→ **Work instruction**
Here is a block of records. Copy every line in it that includes "name".

→ **Entries provided**
--- START ---

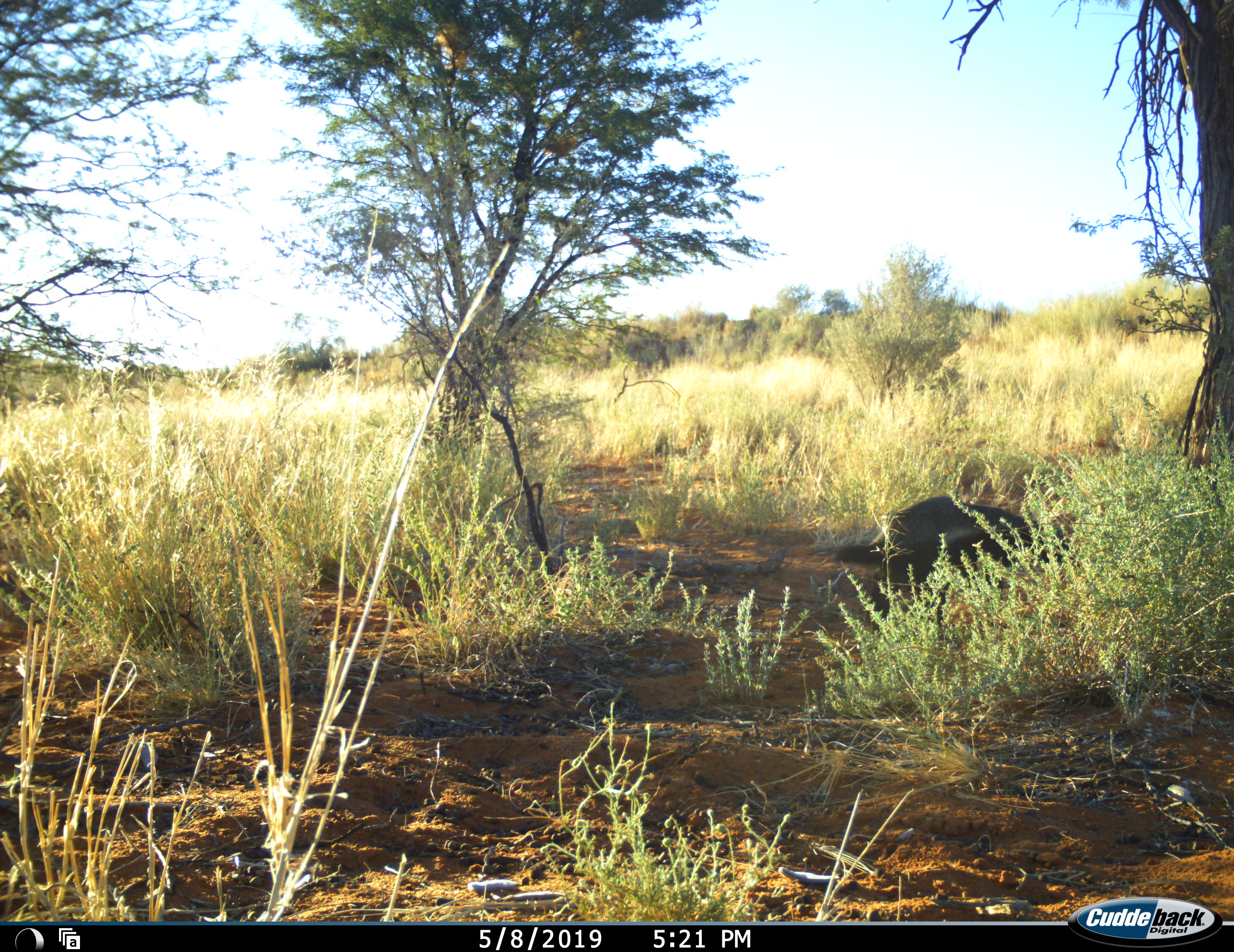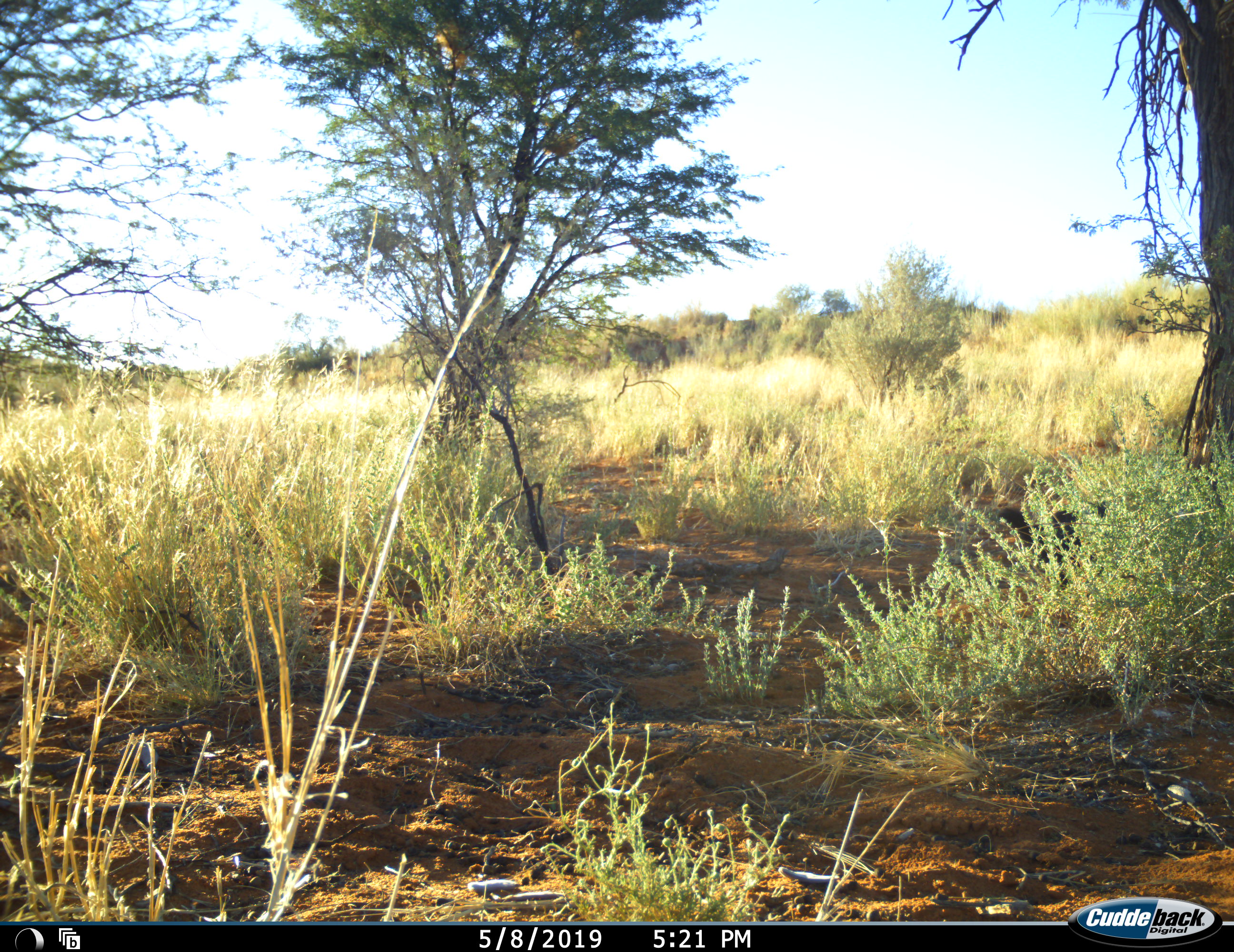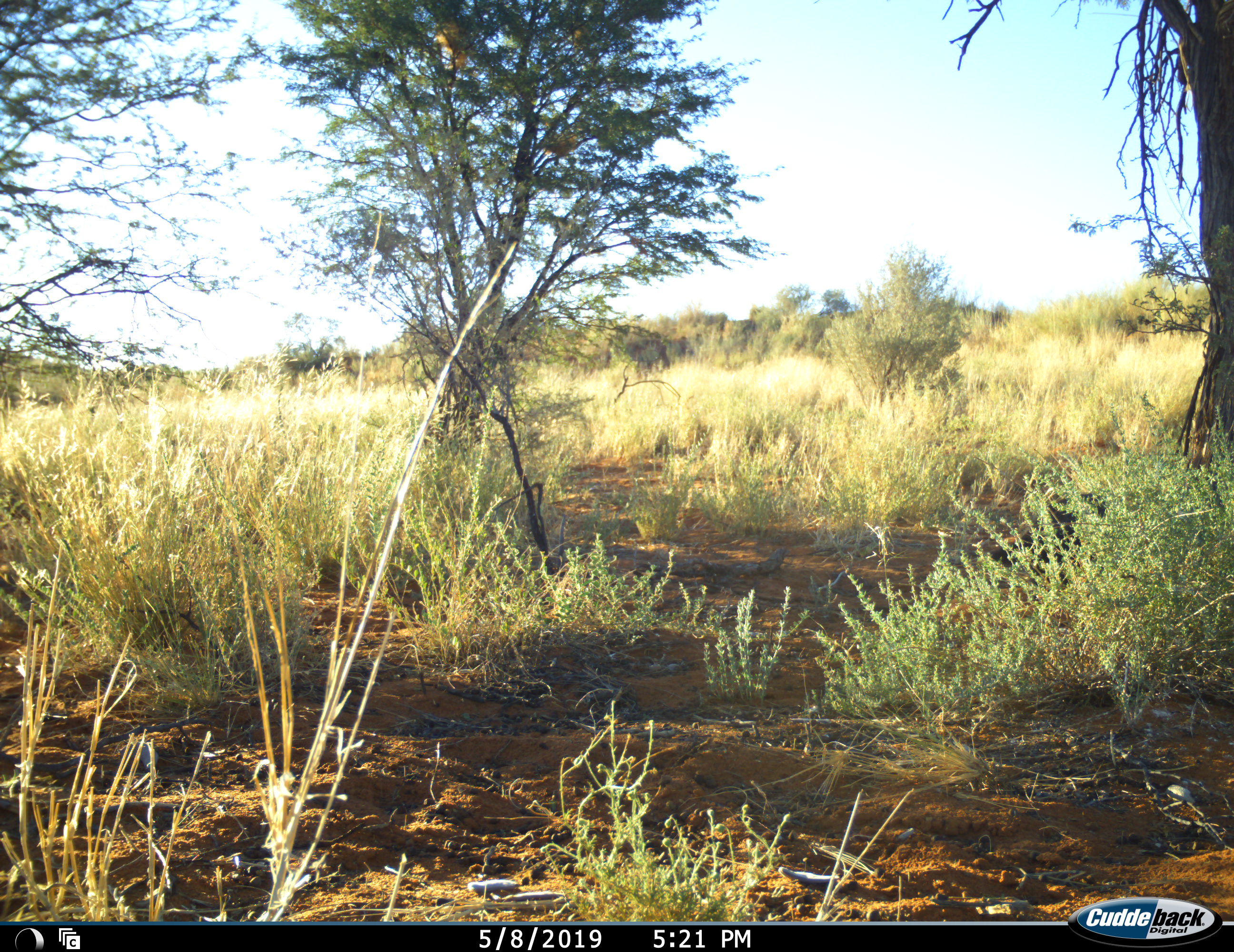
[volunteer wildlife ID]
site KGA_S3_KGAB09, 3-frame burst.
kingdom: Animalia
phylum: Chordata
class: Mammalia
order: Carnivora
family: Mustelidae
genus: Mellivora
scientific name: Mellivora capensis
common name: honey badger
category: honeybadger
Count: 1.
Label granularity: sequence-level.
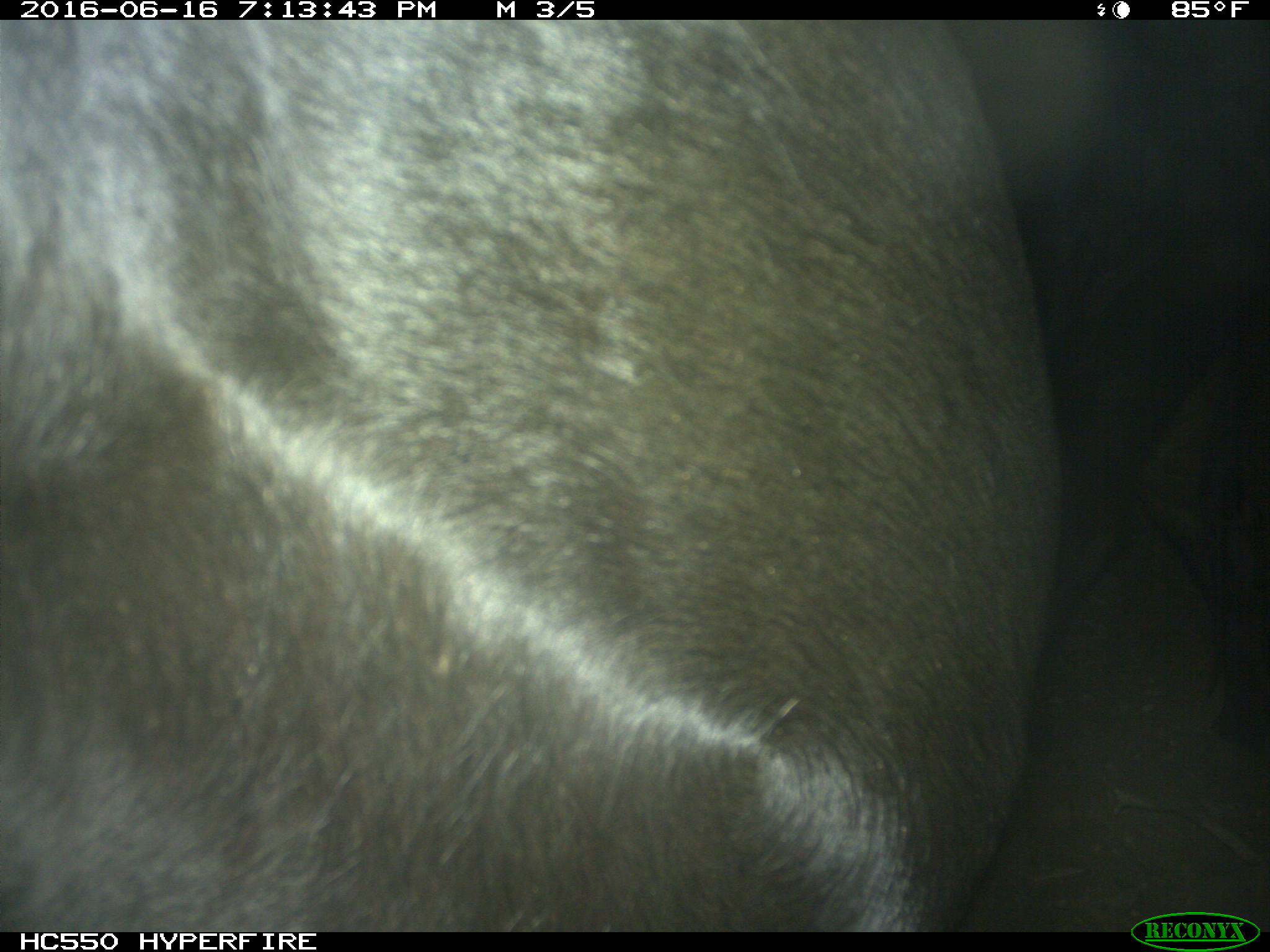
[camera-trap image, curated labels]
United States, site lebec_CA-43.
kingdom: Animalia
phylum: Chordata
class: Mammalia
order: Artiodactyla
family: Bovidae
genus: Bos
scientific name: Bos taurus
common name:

--- END ---

→ **Solution to this exercise**
scientific name: Mellivora capensis
common name: honey badger
scientific name: Bos taurus
common name:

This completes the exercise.